__Data shown__
• • • • • • •
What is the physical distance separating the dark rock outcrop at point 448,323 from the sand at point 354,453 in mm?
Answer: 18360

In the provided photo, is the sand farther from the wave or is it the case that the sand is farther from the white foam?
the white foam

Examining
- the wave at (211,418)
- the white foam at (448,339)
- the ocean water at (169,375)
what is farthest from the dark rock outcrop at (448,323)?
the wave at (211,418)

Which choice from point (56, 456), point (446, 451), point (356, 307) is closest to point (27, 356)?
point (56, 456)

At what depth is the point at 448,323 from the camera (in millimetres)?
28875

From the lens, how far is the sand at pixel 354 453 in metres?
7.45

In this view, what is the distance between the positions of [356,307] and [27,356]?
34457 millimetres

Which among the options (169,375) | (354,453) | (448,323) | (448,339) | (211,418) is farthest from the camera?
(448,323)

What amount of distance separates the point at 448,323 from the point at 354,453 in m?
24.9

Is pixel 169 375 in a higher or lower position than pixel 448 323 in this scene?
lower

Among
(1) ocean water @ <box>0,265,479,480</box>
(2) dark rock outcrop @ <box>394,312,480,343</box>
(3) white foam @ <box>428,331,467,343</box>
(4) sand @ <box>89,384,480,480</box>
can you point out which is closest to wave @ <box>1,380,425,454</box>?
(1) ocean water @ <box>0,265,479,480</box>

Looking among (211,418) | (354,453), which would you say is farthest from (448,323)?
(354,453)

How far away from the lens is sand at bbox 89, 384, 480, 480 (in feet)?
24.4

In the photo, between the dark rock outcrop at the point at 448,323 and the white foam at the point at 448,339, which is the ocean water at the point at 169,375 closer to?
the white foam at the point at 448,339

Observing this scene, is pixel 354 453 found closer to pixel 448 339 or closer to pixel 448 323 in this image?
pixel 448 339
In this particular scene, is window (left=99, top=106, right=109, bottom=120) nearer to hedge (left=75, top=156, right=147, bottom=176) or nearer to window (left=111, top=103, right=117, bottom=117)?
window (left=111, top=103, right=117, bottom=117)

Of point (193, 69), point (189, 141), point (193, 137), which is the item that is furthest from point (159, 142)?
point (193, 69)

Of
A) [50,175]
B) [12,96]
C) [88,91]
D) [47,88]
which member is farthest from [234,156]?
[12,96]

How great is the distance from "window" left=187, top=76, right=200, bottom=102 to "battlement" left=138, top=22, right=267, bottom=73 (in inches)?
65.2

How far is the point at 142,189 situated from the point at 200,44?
• • • • • • •
__Task__
Can you reproduce every line of the data above, from start to finish, without altering anything?

__The solution__
What is the physical distance separating the dark rock outcrop at point 448,323 from the sand at point 354,453 in mm?
Answer: 18360

In the provided photo, is the sand farther from the wave or is it the case that the sand is farther from the white foam?
the white foam

Examining
- the wave at (211,418)
- the white foam at (448,339)
- the ocean water at (169,375)
what is farthest from the dark rock outcrop at (448,323)?
the wave at (211,418)

Which choice from point (56, 456), point (446, 451), point (356, 307) is closest to point (27, 356)?
point (56, 456)

At what depth is the point at 448,323 from the camera (in millimetres)?
28875

From the lens, how far is the sand at pixel 354 453 in metres?
7.45

In this view, what is the distance between the positions of [356,307] and [27,356]?
34457 millimetres

Which among the options (169,375) | (354,453) | (448,323) | (448,339) | (211,418) is farthest from the camera?
(448,323)

What amount of distance separates the point at 448,323 from the point at 354,453 in m?
24.9

Is pixel 169 375 in a higher or lower position than pixel 448 323 in this scene?
lower

Among
(1) ocean water @ <box>0,265,479,480</box>
(2) dark rock outcrop @ <box>394,312,480,343</box>
(3) white foam @ <box>428,331,467,343</box>
(4) sand @ <box>89,384,480,480</box>
can you point out which is closest to wave @ <box>1,380,425,454</box>?
(1) ocean water @ <box>0,265,479,480</box>

Looking among (211,418) | (354,453), which would you say is farthest from (448,323)?
(354,453)

How far away from the lens is sand at bbox 89, 384, 480, 480 (in feet)?
24.4

In the photo, between the dark rock outcrop at the point at 448,323 and the white foam at the point at 448,339, which is the ocean water at the point at 169,375 closer to?
the white foam at the point at 448,339

Observing this scene, is pixel 354 453 found closer to pixel 448 339 or closer to pixel 448 323 in this image?
pixel 448 339
In this particular scene, is window (left=99, top=106, right=109, bottom=120) nearer to hedge (left=75, top=156, right=147, bottom=176) or nearer to window (left=111, top=103, right=117, bottom=117)?
window (left=111, top=103, right=117, bottom=117)

Of point (193, 69), point (189, 141), point (193, 137), which is the item that is furthest from point (159, 142)?
point (193, 69)

Of
A) [50,175]
B) [12,96]
C) [88,91]
D) [47,88]
which member is farthest from [234,156]?
[12,96]

How great is the distance from "window" left=187, top=76, right=200, bottom=102 to "battlement" left=138, top=22, right=267, bottom=73 (in inches)?
65.2

How far is the point at 142,189 situated from the point at 200,44?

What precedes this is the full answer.